VMware Cloud Community
erickmiller
Enthusiast
Enthusiast

Infortrend S16F-R1840 and excessive LUN locking

Has anyone used Infortrend's S16F-R1840 fiber channel SAN?

We've had various problems from day one, which a recent firmware update solved many problems, but we often get SCSI I/O Reservation Conflicts that result in a locked LUN (a LUN inaccessible by all but one host).

I'm quite familiar with the problems that result in re-tried I/O reservations due to conflicts during a reservation. We have some HP and IBM DS3400 SANs that have "no" problems whatsoever, so this is a relatively new problem with a new SAN.

I've been in almost constant communication with Infortrend's support regarding this issue, and thought that it was related to a number of possible problems, but none

have panned out (firmware updates, ESX upgrades to the latest version, BIOS updates, fiber channel switch port error counter checks, etc.).

We have both ESX 3.5 and ESX 4.0 clusters attached. It appears the problem occurs at random times. We've even had it happen on a 2-node cluster by itself.
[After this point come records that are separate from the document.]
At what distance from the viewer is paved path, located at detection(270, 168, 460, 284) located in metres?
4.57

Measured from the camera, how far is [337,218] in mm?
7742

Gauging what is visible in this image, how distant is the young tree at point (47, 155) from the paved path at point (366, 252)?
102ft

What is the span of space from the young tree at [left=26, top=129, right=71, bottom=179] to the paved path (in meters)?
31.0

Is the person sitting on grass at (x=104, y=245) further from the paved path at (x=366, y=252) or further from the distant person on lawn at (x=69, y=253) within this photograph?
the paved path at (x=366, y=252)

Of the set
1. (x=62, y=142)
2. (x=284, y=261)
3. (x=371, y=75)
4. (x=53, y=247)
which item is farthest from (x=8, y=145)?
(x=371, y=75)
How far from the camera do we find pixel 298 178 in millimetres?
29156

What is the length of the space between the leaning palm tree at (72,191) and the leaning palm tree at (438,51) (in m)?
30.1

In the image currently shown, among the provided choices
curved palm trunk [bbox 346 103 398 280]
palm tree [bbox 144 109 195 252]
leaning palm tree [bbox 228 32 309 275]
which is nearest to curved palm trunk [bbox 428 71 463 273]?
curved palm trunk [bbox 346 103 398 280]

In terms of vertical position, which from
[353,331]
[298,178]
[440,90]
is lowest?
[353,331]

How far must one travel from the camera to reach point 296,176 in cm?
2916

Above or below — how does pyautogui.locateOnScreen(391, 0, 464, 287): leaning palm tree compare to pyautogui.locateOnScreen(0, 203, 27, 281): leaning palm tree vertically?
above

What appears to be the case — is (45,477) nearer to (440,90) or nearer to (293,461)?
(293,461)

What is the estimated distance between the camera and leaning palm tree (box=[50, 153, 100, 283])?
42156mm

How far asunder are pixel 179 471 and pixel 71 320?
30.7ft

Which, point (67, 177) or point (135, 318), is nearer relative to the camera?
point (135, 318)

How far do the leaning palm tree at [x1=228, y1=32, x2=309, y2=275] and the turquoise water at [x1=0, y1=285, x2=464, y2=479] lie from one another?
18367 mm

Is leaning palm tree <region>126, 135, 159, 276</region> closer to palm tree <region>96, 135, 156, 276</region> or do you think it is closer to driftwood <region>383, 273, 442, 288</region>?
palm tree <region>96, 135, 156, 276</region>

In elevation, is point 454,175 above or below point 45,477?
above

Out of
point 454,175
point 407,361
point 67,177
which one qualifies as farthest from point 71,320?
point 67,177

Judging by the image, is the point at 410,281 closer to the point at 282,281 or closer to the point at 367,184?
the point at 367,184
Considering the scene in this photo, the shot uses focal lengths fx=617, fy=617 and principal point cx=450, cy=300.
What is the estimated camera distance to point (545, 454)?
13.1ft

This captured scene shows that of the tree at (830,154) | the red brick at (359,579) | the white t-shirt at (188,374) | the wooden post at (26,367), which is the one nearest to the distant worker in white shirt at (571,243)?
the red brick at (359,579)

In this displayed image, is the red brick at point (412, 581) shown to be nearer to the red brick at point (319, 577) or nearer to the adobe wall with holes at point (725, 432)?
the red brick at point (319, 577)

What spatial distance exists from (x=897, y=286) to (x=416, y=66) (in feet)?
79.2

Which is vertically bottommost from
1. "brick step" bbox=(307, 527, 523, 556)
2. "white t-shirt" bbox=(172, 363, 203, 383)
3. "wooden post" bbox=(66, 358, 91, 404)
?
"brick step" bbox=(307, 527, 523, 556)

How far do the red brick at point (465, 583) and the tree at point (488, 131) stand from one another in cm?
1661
I thought it was related to high I/O, but I've seen a LUN get locked with little I/O. Recently, it occurred while backups were running (using esXpress) while some Storage VMotions were running, so I can understand there will be some conflicts in this case, but nothing that would bring a whole LUN down. Since we

push our HP and IBM SANs to their limits with the same workloads, and have no problems at all, I'm confident in saying that this is an Infortrend problem.

All hardware is on the HCL (including the Infortrend), and includes mostly HP DL385 G5p's with FC2142SR (Emulex LPe1150) controllers or HP DL365 G5's with FC2242 (Emulex LPe11002) controllers (dual-port version of the LPe1150). Fiber channel switches are HP StorageWorks 4/16 switches (Brocade Silkworm 200E switches).

So, I'm looking for others that have had similar issues since this driving me nuts and we're about ready to return this unit (not going to be a great day if it comes to that).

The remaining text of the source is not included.